Saturday, LeMoyne-Owen student government president SimmieRay Dinkins said Farrakhan's sometimes-provocative remarks were no deterrent in the school's pursuit of him as the conference's keynote speaker.
"I think as part of any kind of educational environment, you have to analyze for yourself controversial figures in order to truly educate yourself," Dinkins said. "If you have someone who believes the same thing you believe and says the same things you say, then you're not really challenging your mind. So this really is not about necessarily endorsing what he says or not endorsing what he says. It's simply about educating ourselves."
Farrakhan prefaced his address by saying, "I didn't come here today to stir up your emotions, I came to cause you to think."
Most subjects raised by Farrakhan were tied to religion, including education, which he said is worse for excluding religious teachings from the classroom.

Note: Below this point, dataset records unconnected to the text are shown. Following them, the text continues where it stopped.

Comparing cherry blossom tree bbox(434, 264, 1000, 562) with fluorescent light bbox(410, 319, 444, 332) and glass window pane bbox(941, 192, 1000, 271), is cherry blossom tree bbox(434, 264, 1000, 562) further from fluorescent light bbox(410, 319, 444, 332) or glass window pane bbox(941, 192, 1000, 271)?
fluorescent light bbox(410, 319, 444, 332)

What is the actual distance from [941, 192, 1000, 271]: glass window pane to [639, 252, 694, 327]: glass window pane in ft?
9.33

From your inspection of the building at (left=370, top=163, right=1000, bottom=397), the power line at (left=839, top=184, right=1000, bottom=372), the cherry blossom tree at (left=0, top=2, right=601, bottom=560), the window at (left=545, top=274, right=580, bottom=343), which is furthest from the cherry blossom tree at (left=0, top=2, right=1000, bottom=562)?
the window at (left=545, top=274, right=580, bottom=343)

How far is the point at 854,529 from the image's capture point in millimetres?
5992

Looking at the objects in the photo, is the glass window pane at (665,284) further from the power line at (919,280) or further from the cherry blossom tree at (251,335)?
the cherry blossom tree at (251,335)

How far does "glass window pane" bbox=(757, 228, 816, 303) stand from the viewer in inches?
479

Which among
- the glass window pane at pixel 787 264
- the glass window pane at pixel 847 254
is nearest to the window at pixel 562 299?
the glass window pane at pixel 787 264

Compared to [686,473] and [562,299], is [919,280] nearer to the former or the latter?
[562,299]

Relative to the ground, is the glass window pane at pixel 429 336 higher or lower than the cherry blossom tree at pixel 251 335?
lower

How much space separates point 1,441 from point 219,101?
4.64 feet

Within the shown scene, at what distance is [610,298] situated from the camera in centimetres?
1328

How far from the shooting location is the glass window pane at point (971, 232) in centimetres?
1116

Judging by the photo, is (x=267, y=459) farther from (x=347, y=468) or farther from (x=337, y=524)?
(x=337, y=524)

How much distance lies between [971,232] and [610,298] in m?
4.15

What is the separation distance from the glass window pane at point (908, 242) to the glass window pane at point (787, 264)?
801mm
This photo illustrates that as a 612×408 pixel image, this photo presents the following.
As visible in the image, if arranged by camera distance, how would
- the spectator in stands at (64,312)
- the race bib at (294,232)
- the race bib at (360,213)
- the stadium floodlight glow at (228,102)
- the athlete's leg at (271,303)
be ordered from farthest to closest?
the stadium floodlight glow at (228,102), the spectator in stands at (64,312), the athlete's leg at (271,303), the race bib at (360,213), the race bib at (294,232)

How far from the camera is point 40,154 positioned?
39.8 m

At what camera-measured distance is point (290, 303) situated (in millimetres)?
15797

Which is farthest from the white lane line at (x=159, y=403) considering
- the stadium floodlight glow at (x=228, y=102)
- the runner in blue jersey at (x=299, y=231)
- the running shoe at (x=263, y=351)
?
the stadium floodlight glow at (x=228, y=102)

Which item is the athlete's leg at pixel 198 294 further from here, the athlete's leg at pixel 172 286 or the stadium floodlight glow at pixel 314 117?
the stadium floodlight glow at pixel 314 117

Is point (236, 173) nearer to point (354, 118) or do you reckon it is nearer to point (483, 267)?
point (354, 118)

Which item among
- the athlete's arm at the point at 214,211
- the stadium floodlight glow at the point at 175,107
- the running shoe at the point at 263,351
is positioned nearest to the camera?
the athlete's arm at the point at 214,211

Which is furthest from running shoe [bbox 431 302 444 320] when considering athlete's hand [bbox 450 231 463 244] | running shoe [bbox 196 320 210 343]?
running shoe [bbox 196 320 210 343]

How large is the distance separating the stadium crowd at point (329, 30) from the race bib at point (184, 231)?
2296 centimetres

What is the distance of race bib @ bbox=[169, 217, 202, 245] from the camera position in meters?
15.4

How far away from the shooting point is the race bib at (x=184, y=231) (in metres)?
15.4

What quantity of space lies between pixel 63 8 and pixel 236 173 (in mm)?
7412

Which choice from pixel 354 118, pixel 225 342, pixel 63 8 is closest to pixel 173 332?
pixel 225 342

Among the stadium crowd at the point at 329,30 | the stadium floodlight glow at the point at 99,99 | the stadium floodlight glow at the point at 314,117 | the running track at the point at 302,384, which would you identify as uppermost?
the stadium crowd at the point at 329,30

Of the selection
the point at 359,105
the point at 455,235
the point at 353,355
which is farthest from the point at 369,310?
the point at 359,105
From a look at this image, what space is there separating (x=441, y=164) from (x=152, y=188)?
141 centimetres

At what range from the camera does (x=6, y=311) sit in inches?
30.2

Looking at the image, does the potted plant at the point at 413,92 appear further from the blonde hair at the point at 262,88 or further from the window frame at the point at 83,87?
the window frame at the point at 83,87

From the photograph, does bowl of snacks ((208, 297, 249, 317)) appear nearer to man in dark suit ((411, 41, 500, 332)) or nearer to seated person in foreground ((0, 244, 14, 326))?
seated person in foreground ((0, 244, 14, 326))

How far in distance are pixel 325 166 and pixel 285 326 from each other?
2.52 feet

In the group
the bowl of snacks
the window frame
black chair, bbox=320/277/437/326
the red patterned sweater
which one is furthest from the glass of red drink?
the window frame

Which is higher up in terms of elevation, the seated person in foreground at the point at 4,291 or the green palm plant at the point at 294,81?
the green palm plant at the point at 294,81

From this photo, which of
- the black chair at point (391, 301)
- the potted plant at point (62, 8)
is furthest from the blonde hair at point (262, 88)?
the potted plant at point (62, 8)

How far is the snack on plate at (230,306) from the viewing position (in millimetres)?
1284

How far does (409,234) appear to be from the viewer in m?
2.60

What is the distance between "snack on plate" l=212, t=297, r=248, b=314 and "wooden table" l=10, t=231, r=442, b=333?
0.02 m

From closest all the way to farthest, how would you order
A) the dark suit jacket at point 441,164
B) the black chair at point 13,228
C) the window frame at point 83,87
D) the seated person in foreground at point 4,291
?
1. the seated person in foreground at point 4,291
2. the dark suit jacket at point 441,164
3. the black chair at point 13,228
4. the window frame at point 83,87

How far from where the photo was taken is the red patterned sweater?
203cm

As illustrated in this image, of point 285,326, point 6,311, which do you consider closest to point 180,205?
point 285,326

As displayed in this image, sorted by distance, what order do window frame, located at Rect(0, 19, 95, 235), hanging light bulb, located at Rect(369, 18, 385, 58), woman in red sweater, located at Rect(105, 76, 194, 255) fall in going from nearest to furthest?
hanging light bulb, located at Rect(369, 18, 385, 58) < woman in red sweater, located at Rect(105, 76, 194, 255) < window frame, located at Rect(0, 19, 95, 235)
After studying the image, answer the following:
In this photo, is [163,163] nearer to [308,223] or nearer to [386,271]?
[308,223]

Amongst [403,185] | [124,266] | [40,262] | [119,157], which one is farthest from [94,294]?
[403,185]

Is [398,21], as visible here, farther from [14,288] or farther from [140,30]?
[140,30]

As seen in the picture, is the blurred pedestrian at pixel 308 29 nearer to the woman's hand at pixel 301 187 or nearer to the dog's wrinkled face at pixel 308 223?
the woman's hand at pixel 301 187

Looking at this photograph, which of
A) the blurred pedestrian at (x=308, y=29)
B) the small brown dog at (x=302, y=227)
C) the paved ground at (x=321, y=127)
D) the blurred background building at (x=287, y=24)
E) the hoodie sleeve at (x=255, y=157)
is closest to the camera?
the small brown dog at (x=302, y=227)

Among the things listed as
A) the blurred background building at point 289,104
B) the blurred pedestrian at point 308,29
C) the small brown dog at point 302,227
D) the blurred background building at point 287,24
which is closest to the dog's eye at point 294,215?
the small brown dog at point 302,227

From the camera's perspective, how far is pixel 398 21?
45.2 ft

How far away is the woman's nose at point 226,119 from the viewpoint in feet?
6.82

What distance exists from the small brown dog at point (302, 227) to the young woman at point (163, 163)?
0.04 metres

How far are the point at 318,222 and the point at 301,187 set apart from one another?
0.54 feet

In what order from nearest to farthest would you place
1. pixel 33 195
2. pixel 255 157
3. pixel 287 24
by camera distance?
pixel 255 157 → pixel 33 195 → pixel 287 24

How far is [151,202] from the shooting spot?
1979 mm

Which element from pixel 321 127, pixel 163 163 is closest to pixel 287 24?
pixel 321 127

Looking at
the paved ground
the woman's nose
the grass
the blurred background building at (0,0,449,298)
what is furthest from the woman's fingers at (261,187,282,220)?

"Education begins with God, and without God you don't have a true education, for everything that you've studied is based on what God created," Farrakhan said. "But (students) are not allowed to pray, and God is taken out of the classroom. No wonder the schools are going to hell and taking the children with them."
He was also critical of the treatment of African-Americans, saying little has actually changed socially in the decades since the civil rights movement.
"What makes you a man is that you're able to do it for yourself, but what makes you a boy is that in 2012, we are still asking the same 'man' that our fathers and our great-grandfathers asked for things," he said. "You today, with a college education, are begging the white man for the crumbs that fall from his table."
LeMoyne-Owen president Johnnie B. Watson said he was pleased to host Farrakhan, whom he called "an iconic figure."